All was sunshine and happiness for a few short hours earlier this morning, following news that Greece’s conservative New Democracy party had won yesterday’s election, and will attempt to form a pro-bailout government with other parties. The radical left’s threat to the country’s euro membership has subsided. The euro initially rallied over $1.272, but has now fallen back sharply on the back of a continuing rise in Spanish bond yields, which reached as high as 7.1% earlier. The Italian 10-year bond is creeping back towards the 6% mark. Gold and silver came under selling pressure when news of the election results first broke, though both have recovered and remain basically where they were on Friday.

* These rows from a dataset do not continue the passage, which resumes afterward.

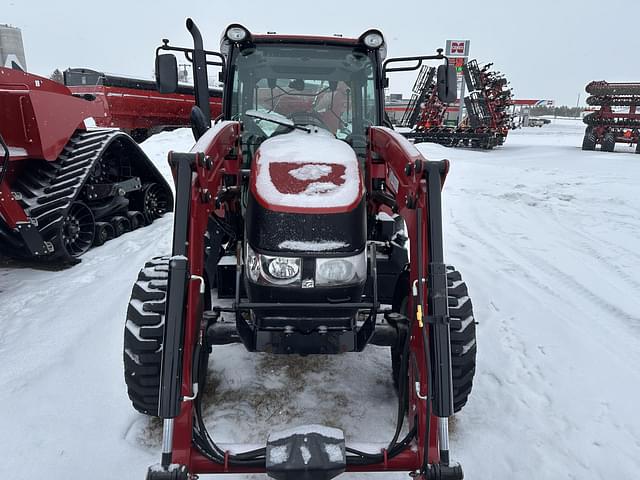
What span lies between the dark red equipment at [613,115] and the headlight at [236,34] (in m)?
18.2

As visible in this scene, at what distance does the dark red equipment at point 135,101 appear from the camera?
12773mm

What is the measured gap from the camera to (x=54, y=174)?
497 cm

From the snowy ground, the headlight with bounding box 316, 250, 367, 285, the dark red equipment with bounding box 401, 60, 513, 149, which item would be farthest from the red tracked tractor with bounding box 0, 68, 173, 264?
the dark red equipment with bounding box 401, 60, 513, 149

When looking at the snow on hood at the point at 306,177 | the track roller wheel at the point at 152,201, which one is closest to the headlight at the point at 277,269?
the snow on hood at the point at 306,177

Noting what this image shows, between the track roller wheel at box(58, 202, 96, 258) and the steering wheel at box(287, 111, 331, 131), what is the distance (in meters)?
2.77

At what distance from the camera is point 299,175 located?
7.38 feet

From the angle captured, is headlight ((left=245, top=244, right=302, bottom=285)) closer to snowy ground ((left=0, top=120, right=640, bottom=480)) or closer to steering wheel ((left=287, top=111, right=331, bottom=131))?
snowy ground ((left=0, top=120, right=640, bottom=480))

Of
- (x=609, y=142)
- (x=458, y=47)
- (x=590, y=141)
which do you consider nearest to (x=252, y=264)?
(x=609, y=142)

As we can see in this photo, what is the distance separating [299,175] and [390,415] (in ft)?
4.85

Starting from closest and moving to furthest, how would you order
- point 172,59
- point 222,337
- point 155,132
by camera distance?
point 222,337 < point 172,59 < point 155,132

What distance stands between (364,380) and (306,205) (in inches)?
56.7

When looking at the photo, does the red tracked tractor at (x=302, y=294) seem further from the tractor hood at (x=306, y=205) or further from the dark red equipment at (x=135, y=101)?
the dark red equipment at (x=135, y=101)

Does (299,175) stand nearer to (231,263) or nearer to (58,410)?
(231,263)

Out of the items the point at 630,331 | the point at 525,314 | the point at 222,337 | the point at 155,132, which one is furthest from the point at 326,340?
the point at 155,132
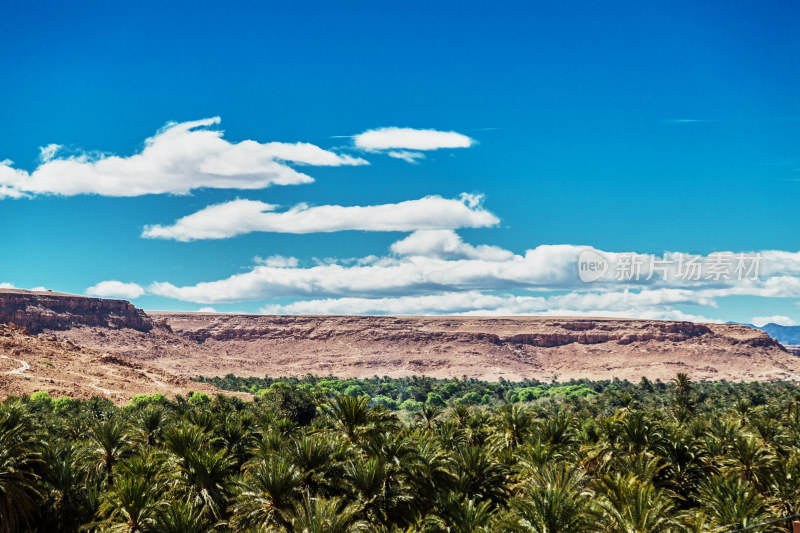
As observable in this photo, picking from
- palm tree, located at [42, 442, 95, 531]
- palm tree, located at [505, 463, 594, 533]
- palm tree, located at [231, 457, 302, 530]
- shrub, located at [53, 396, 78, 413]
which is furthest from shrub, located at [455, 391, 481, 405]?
palm tree, located at [505, 463, 594, 533]

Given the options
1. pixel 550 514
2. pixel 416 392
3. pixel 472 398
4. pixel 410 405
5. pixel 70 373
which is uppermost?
pixel 550 514

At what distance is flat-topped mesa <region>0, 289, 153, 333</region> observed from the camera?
172750mm

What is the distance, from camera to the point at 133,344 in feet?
604

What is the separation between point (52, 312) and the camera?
183250 millimetres

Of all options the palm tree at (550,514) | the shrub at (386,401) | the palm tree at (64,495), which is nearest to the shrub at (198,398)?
the shrub at (386,401)

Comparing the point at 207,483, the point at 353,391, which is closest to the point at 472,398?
the point at 353,391

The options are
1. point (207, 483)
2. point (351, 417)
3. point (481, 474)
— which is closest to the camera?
point (207, 483)

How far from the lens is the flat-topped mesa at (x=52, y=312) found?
17275 cm

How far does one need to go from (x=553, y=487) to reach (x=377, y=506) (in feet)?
23.6

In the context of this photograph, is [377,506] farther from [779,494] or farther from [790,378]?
[790,378]

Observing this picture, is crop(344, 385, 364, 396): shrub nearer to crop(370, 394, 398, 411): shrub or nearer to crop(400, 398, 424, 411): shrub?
crop(370, 394, 398, 411): shrub

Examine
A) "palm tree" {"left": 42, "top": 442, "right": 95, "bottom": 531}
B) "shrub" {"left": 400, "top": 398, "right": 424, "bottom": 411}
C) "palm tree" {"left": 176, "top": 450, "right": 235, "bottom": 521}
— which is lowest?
"shrub" {"left": 400, "top": 398, "right": 424, "bottom": 411}

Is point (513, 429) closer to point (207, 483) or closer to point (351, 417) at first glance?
point (351, 417)

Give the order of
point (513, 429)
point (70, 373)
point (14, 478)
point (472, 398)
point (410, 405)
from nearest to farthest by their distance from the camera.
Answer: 1. point (14, 478)
2. point (513, 429)
3. point (70, 373)
4. point (410, 405)
5. point (472, 398)
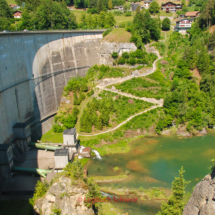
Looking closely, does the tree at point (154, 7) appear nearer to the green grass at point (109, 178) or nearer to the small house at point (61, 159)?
the green grass at point (109, 178)

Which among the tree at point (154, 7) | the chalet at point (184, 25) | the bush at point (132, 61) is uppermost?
the tree at point (154, 7)

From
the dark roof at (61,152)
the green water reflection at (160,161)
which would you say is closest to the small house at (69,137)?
the green water reflection at (160,161)

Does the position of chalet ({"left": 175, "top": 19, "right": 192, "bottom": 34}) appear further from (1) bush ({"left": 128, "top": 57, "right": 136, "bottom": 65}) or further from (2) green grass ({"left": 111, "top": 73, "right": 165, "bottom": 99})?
(2) green grass ({"left": 111, "top": 73, "right": 165, "bottom": 99})

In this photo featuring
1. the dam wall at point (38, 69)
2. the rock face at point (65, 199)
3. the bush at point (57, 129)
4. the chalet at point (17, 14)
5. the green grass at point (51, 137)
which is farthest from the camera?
the chalet at point (17, 14)

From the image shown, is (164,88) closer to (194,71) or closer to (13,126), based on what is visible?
(194,71)

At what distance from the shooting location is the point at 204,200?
9750mm

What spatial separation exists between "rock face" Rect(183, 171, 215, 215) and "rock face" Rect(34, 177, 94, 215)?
22.8ft

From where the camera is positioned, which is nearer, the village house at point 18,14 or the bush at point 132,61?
the bush at point 132,61

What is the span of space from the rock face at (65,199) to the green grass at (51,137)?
15.3 meters

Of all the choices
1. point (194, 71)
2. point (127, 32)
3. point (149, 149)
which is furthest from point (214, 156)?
point (127, 32)

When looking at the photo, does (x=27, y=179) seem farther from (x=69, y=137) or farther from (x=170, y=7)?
(x=170, y=7)

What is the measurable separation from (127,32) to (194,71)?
15371 mm

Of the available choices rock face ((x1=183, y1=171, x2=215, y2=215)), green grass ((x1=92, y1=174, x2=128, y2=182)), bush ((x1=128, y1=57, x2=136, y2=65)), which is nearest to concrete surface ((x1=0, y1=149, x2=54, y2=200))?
green grass ((x1=92, y1=174, x2=128, y2=182))

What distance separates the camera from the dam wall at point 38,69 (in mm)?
26734
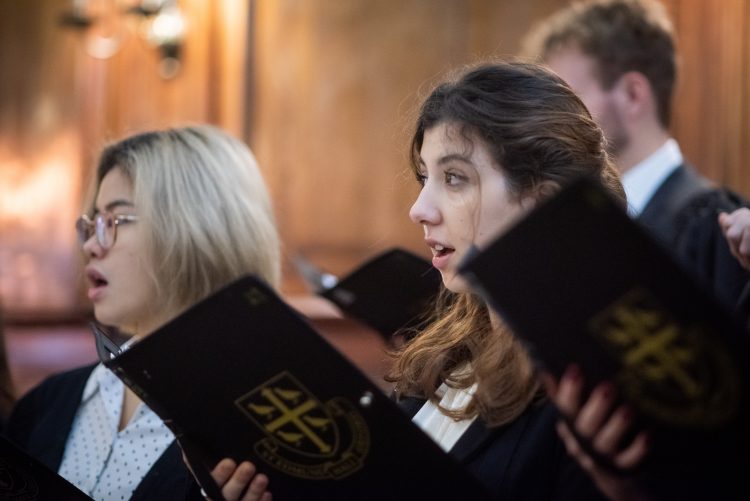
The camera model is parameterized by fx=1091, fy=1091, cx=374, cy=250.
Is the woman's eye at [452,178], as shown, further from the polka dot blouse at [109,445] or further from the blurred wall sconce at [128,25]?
the blurred wall sconce at [128,25]

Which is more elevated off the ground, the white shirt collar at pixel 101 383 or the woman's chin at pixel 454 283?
the woman's chin at pixel 454 283

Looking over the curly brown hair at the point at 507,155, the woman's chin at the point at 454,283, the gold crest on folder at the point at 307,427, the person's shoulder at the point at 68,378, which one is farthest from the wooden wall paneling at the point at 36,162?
the gold crest on folder at the point at 307,427

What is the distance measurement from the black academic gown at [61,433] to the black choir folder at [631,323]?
935 millimetres

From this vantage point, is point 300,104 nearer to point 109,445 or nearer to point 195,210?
point 195,210

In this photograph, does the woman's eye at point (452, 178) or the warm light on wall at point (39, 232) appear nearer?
the woman's eye at point (452, 178)

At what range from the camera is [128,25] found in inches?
195

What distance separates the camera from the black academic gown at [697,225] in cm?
239

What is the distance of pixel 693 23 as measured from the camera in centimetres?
358

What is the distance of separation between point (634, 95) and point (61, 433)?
174 cm

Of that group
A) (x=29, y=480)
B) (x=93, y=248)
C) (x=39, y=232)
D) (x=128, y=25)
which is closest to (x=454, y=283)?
(x=29, y=480)

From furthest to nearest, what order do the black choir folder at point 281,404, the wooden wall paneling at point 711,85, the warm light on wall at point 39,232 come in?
the warm light on wall at point 39,232
the wooden wall paneling at point 711,85
the black choir folder at point 281,404

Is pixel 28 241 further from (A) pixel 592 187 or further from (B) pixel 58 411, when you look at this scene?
(A) pixel 592 187

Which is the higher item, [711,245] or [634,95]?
[634,95]

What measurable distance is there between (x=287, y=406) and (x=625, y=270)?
19.8 inches
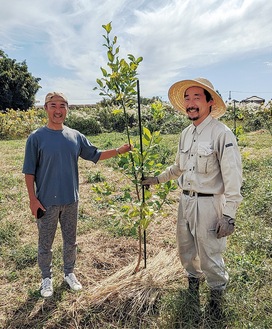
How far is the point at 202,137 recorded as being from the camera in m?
2.31

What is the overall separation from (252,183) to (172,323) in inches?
157

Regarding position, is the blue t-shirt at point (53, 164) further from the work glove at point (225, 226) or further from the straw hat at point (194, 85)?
the work glove at point (225, 226)

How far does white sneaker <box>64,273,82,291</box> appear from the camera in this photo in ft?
9.37

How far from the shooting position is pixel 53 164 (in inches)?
100

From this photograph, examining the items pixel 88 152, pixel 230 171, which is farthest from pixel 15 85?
pixel 230 171

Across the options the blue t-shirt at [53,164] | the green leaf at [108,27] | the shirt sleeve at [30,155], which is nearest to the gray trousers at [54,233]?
the blue t-shirt at [53,164]

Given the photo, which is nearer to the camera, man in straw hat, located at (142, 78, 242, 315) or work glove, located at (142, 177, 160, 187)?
man in straw hat, located at (142, 78, 242, 315)

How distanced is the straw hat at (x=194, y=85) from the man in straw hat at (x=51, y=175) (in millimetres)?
632

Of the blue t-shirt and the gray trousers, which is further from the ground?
the blue t-shirt

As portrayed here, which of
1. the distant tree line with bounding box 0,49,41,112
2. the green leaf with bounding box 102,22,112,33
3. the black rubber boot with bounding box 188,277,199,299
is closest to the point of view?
the green leaf with bounding box 102,22,112,33

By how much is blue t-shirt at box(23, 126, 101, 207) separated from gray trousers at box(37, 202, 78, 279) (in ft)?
0.36

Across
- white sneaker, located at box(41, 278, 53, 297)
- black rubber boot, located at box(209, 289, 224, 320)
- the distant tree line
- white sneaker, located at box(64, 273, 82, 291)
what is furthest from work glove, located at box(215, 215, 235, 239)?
the distant tree line

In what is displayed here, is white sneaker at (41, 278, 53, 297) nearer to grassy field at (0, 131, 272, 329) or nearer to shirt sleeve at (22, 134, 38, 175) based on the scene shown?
grassy field at (0, 131, 272, 329)

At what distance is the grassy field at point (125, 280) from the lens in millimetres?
2455
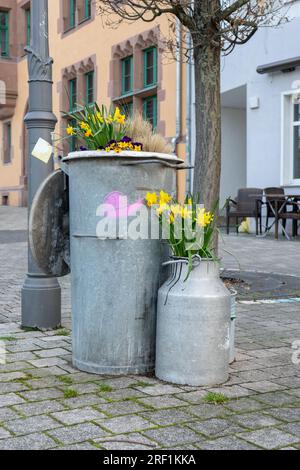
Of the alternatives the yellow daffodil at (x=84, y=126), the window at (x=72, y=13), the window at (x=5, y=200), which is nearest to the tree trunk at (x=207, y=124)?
the yellow daffodil at (x=84, y=126)

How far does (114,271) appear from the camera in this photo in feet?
13.3

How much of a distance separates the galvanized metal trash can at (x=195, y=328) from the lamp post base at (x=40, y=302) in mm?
1707

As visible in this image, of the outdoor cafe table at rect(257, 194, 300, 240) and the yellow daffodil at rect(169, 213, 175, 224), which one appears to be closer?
the yellow daffodil at rect(169, 213, 175, 224)

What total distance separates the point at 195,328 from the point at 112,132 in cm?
129

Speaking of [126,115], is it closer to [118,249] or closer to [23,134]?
[118,249]

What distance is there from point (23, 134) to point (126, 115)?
24587 mm

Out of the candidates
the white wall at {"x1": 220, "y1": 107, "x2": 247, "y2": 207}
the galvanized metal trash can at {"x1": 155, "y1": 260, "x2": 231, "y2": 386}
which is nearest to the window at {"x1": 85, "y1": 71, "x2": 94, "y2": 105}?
the white wall at {"x1": 220, "y1": 107, "x2": 247, "y2": 207}

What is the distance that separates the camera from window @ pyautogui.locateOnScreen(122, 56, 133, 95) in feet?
69.5

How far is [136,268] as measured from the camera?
4.09 m

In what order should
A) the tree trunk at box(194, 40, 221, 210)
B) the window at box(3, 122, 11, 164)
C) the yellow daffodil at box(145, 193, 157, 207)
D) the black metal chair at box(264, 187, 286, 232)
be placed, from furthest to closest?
the window at box(3, 122, 11, 164) < the black metal chair at box(264, 187, 286, 232) < the tree trunk at box(194, 40, 221, 210) < the yellow daffodil at box(145, 193, 157, 207)

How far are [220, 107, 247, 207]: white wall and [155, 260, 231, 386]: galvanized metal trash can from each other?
14259 mm

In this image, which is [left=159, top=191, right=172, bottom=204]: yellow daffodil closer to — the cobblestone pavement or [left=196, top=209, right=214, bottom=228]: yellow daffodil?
[left=196, top=209, right=214, bottom=228]: yellow daffodil

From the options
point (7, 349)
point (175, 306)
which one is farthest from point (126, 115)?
point (7, 349)

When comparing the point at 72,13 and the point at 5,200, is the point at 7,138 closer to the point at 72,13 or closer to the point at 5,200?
the point at 5,200
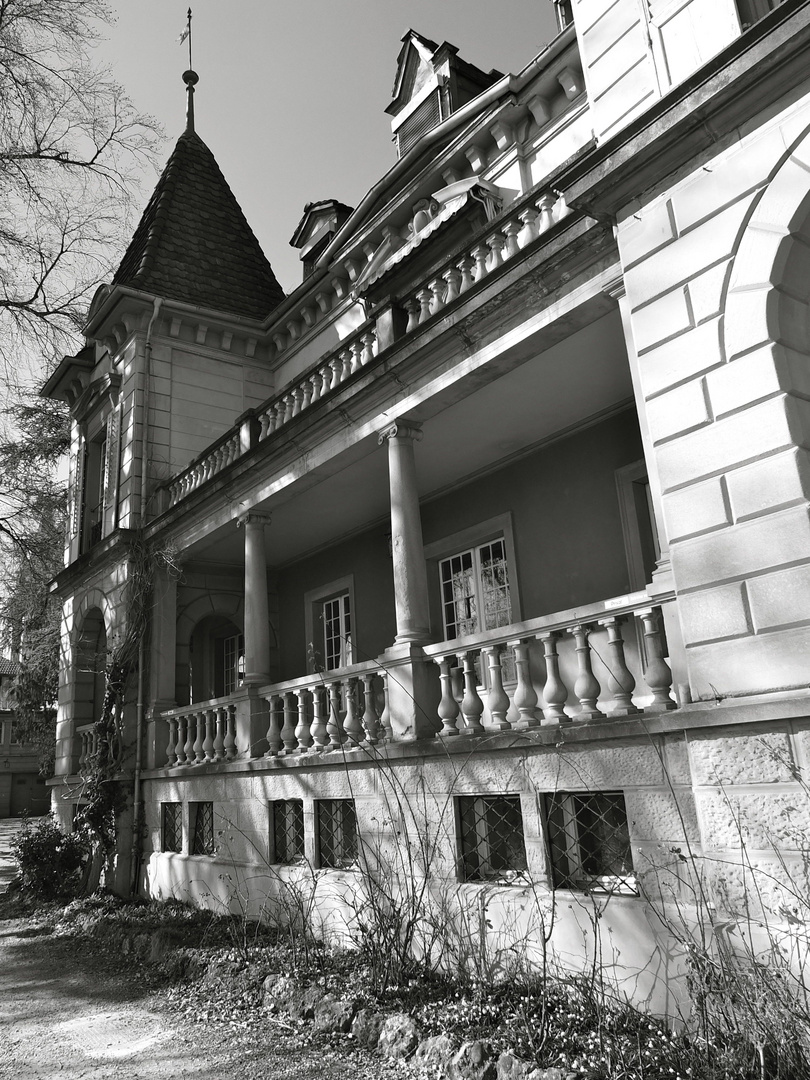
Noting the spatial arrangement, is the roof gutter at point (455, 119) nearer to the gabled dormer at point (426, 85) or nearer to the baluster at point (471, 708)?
the gabled dormer at point (426, 85)

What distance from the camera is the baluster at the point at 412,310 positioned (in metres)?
9.08

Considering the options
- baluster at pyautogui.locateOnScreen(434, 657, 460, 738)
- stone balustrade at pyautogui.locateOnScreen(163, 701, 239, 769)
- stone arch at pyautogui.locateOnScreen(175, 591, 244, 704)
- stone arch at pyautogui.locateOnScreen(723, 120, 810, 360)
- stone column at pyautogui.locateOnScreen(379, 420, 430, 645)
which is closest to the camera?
stone arch at pyautogui.locateOnScreen(723, 120, 810, 360)

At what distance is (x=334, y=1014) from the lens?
6.04 metres

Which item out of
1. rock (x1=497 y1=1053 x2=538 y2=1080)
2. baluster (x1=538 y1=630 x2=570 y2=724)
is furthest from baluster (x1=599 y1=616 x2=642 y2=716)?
rock (x1=497 y1=1053 x2=538 y2=1080)

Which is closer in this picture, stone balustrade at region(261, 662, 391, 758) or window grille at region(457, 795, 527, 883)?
window grille at region(457, 795, 527, 883)

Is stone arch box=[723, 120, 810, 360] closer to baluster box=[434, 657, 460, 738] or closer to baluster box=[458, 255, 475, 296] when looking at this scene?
baluster box=[458, 255, 475, 296]

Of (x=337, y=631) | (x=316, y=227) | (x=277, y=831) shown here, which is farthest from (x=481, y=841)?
(x=316, y=227)

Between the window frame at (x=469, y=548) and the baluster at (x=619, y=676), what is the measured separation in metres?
3.90

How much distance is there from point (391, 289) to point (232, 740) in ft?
23.1

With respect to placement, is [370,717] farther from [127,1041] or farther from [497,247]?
[497,247]

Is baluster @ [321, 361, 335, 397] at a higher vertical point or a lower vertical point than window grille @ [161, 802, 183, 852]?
higher

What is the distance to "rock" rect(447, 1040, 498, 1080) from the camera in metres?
4.78

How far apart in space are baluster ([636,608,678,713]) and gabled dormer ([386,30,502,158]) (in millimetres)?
10202

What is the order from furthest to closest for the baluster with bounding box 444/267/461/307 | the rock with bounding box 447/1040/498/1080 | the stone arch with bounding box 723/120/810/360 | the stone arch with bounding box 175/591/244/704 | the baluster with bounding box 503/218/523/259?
the stone arch with bounding box 175/591/244/704 → the baluster with bounding box 444/267/461/307 → the baluster with bounding box 503/218/523/259 → the stone arch with bounding box 723/120/810/360 → the rock with bounding box 447/1040/498/1080
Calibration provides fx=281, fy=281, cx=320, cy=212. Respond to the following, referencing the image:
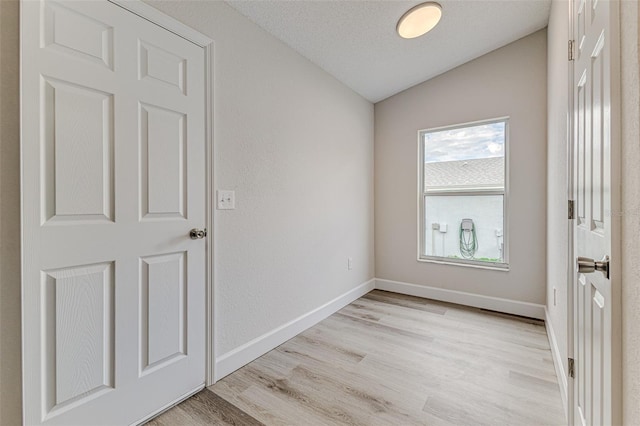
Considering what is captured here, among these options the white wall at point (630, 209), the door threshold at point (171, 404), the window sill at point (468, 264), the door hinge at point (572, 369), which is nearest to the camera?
the white wall at point (630, 209)

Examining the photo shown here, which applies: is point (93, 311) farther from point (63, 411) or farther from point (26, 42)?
point (26, 42)

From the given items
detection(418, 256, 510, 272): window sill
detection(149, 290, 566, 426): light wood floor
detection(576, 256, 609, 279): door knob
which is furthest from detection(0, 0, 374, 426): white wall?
detection(576, 256, 609, 279): door knob

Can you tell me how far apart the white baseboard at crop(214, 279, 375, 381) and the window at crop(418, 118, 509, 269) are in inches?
50.5

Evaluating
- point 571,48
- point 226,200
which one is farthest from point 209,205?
point 571,48

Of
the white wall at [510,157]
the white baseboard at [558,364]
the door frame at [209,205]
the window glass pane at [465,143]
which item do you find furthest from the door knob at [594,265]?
the window glass pane at [465,143]

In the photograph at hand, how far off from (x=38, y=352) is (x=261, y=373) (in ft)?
3.77

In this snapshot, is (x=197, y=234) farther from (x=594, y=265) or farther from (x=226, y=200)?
(x=594, y=265)

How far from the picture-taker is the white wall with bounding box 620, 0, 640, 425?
2.02ft

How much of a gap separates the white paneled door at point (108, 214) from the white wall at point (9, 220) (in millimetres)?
60

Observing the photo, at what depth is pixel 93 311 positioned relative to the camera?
1271mm

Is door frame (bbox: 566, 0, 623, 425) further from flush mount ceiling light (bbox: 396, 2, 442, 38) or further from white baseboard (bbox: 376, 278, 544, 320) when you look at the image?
white baseboard (bbox: 376, 278, 544, 320)

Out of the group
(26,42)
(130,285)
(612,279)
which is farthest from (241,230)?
(612,279)

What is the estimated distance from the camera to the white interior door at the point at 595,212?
0.73 m

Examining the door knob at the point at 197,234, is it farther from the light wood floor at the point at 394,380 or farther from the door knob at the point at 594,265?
the door knob at the point at 594,265
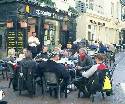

To paraphrase Roger Waters of Pink Floyd fame, all in all the Greek election just looks like another brick in the wall as far as market action is concerned. So it seems likely that the eurozone will continue muddling along towards greater fiscal union, with interest rate cuts and increased money printing from the European Central Bank to sweeten the PIIGS’ austerity diet. When push comes to shove, the people of the eurozone periphery want to stay in the euro more than they want to reject Brussels’ austerity drive.
If (and it’s a big if) we get some relative stability in the eurozone as a result of this election, we could see attention start to focus on debt and deficit problems elsewhere. The United Kingdom continues to skate on thin ice (the country’s total debt as a percentage of GDP, public and private, being the highest of any major economy). Meanwhile the US economy is slowing and Washington looks like it’s heading for more debt ceiling squabbles before November’s elections.
It’s not too late for people to save their financial skins. But it soon will be. Robert Filtzwilson provides an apt quote in a new King World News interview: “A senior officer in the London Fire Rescue Service was quoted as saying, ‘When people die in fires, it is not because of panic, it is more likely to be the lack of panic.’ The reality is that people generally look to their peers, waiting until the group panics, and by then it is too late.”